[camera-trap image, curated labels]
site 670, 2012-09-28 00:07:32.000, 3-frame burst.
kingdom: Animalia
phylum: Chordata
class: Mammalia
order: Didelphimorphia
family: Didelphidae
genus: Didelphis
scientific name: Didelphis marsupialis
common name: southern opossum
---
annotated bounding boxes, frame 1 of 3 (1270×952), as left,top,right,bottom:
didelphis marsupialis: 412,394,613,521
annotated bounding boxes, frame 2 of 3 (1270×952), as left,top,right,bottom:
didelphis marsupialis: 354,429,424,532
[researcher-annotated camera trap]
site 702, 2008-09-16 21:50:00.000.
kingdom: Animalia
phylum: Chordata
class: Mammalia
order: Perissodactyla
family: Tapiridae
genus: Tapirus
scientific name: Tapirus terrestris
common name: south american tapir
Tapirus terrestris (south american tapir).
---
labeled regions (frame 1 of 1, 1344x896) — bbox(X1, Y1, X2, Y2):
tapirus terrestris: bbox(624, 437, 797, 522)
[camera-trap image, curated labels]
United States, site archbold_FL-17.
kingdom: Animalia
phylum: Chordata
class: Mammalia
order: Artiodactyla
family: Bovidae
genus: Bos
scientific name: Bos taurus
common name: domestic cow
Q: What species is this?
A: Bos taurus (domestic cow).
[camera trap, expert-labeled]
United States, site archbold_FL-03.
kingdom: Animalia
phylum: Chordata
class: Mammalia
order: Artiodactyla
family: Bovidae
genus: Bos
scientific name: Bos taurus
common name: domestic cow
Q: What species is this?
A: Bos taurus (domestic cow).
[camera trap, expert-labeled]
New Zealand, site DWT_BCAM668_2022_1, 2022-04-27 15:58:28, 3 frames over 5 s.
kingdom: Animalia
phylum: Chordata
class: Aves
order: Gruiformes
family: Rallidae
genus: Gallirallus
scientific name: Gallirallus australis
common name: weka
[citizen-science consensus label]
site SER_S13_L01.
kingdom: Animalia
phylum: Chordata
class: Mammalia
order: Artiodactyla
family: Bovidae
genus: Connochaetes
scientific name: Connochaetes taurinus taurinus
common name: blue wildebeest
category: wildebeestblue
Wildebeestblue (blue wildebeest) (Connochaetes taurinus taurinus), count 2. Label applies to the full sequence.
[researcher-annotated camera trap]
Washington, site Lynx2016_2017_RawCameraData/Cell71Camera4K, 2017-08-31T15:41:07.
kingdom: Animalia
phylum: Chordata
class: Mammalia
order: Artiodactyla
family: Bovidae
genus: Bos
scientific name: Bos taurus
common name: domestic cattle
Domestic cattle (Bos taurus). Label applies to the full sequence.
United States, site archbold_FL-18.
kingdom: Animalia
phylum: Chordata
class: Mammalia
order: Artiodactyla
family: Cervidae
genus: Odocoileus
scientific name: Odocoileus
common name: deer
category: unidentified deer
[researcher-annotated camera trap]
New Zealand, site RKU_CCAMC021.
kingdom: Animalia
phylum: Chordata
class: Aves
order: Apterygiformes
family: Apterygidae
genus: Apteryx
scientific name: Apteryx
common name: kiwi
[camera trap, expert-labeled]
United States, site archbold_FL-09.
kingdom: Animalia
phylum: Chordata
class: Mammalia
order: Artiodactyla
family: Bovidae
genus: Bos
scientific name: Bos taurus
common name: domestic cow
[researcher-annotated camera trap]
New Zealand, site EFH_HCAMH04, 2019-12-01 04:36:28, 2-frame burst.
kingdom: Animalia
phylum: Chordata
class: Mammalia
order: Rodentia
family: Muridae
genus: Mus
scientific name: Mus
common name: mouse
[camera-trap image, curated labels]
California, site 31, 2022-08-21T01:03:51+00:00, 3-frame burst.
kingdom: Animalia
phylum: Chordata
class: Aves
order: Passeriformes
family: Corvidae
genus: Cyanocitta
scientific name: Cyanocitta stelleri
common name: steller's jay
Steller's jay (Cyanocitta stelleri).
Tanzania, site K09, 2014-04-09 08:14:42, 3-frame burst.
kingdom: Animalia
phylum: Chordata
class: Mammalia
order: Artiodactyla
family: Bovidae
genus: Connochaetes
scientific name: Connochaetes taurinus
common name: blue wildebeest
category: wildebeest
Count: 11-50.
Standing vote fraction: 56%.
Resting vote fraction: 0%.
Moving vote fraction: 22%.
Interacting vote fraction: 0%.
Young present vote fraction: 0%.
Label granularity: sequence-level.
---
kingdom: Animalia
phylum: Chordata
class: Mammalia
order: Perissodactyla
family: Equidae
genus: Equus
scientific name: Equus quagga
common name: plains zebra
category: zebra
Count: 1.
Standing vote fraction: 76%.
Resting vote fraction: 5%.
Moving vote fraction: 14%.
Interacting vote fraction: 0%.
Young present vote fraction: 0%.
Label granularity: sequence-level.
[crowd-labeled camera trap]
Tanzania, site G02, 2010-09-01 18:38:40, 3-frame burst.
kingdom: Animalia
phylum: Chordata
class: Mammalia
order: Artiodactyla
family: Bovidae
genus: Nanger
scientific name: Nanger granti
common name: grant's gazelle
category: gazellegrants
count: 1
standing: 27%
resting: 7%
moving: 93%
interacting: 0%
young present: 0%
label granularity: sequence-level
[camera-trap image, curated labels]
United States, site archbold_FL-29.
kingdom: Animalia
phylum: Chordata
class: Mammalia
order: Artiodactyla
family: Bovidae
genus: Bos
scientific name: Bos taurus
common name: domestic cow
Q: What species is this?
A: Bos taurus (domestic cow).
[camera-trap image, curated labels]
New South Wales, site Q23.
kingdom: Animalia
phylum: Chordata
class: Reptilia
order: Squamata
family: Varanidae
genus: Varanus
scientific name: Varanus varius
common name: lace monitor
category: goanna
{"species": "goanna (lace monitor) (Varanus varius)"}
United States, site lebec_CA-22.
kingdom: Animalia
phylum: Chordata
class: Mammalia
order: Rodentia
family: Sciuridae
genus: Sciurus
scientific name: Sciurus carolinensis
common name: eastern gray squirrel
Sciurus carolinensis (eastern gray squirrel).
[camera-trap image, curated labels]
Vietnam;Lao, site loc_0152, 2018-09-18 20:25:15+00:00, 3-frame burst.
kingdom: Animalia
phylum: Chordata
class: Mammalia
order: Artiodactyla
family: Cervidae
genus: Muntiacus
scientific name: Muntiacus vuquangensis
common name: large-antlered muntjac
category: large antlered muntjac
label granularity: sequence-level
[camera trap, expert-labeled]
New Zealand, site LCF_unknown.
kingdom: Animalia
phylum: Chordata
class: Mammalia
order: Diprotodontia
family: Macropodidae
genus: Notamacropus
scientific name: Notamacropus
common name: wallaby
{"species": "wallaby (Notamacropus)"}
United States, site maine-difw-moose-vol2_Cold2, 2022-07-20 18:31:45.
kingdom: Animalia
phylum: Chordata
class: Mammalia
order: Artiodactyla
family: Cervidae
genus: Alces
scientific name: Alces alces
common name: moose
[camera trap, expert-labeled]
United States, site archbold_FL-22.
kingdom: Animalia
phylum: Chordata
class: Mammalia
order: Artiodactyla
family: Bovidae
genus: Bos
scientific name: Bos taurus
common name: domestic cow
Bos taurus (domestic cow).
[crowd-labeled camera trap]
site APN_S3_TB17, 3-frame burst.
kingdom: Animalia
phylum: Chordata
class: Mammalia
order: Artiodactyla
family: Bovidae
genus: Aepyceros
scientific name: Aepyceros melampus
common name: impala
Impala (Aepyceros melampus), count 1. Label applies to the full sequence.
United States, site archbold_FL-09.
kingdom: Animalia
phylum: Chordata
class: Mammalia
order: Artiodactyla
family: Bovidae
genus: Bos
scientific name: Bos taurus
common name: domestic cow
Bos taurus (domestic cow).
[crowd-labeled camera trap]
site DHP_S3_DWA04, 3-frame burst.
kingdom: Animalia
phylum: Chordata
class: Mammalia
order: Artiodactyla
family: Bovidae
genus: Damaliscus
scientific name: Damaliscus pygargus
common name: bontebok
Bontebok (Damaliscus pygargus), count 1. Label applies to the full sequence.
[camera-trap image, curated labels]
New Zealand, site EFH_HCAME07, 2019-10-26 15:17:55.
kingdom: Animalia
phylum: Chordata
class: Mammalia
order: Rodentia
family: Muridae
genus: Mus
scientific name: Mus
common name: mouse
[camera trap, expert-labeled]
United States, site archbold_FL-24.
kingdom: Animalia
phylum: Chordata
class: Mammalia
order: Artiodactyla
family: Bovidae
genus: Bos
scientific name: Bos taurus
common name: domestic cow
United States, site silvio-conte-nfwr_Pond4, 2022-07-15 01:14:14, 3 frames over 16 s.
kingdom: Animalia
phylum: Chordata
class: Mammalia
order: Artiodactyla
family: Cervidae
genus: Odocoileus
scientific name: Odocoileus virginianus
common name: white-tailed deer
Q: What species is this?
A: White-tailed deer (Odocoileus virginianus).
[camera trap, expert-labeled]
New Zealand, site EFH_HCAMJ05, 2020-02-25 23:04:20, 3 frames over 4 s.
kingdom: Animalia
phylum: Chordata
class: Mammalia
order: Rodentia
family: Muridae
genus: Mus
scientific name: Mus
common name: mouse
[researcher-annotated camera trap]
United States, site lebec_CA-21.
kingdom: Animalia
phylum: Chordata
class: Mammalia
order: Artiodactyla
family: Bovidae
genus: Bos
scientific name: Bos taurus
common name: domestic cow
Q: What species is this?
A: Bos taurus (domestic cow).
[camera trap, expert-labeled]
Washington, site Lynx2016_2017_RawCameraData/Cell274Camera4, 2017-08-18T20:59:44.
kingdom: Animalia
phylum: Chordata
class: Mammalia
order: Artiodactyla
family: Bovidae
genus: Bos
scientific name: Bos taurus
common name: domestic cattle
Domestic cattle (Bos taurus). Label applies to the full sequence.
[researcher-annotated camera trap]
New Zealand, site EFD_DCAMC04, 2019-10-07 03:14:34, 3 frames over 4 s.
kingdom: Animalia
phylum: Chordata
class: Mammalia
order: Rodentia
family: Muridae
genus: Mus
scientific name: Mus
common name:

[Aim of the exercise] Bring together all lines from the listing that contain the word "Tanzania".

[Exercise result]
Tanzania, site K09, 2014-04-09 08:14:42, 3-frame burst.
Tanzania, site G02, 2010-09-01 18:38:40, 3-frame burst.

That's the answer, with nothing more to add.